*Problem to work on*: Render the lines of the listing below as a Markdown table with the columns "Row" and "Line", starting at the line containing "Shown in this photo are" and continuing up to and including the last line of the listing. Leave out blank lines.

*Records supplied*:
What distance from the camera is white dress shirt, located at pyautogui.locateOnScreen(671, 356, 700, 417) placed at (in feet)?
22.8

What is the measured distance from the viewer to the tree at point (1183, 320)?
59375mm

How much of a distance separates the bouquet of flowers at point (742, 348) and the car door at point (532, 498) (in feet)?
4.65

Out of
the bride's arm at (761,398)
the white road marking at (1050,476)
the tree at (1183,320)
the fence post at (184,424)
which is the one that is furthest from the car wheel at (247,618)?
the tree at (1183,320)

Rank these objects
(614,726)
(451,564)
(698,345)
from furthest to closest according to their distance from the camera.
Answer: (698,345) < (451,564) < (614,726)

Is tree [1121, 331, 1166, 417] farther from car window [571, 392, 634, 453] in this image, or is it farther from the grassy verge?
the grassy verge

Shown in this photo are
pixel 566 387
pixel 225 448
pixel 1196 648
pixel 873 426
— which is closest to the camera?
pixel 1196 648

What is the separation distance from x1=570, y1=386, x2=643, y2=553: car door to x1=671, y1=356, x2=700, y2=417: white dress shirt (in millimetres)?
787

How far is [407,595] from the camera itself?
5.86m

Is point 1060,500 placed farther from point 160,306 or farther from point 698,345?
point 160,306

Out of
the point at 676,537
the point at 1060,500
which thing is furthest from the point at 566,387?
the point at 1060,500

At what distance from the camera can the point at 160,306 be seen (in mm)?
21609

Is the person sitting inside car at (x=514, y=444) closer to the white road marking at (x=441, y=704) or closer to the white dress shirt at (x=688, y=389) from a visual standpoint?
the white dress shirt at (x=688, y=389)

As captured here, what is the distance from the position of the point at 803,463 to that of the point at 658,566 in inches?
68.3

*Answer in full*:
| Row | Line |
|---|---|
| 1 | Shown in this photo are |
| 2 | pixel 566 387 |
| 3 | pixel 225 448 |
| 4 | pixel 1196 648 |
| 5 | pixel 873 426 |
| 6 | — which is closest to the camera? |
| 7 | pixel 1196 648 |
| 8 | What is the separation distance from x1=570, y1=386, x2=643, y2=553: car door to x1=671, y1=356, x2=700, y2=417: white dress shirt (in millimetres)? |
| 9 | 787 |
| 10 | How far is [407,595] from the camera itself? |
| 11 | 5.86m |
| 12 | Is point 1060,500 placed farther from point 160,306 or farther from point 698,345? |
| 13 | point 160,306 |
| 14 | Out of |
| 15 | the point at 676,537 |
| 16 | the point at 1060,500 |
| 17 | which thing is furthest from the point at 566,387? |
| 18 | the point at 1060,500 |
| 19 | At what distance from the camera can the point at 160,306 be seen (in mm)? |
| 20 | 21609 |
| 21 | Is the person sitting inside car at (x=514, y=444) closer to the white road marking at (x=441, y=704) or closer to the white dress shirt at (x=688, y=389) from a visual standpoint? |
| 22 | the white dress shirt at (x=688, y=389) |
| 23 | As captured here, what is the distance from the position of the point at 803,463 to that of the point at 658,566 in inches? |
| 24 | 68.3 |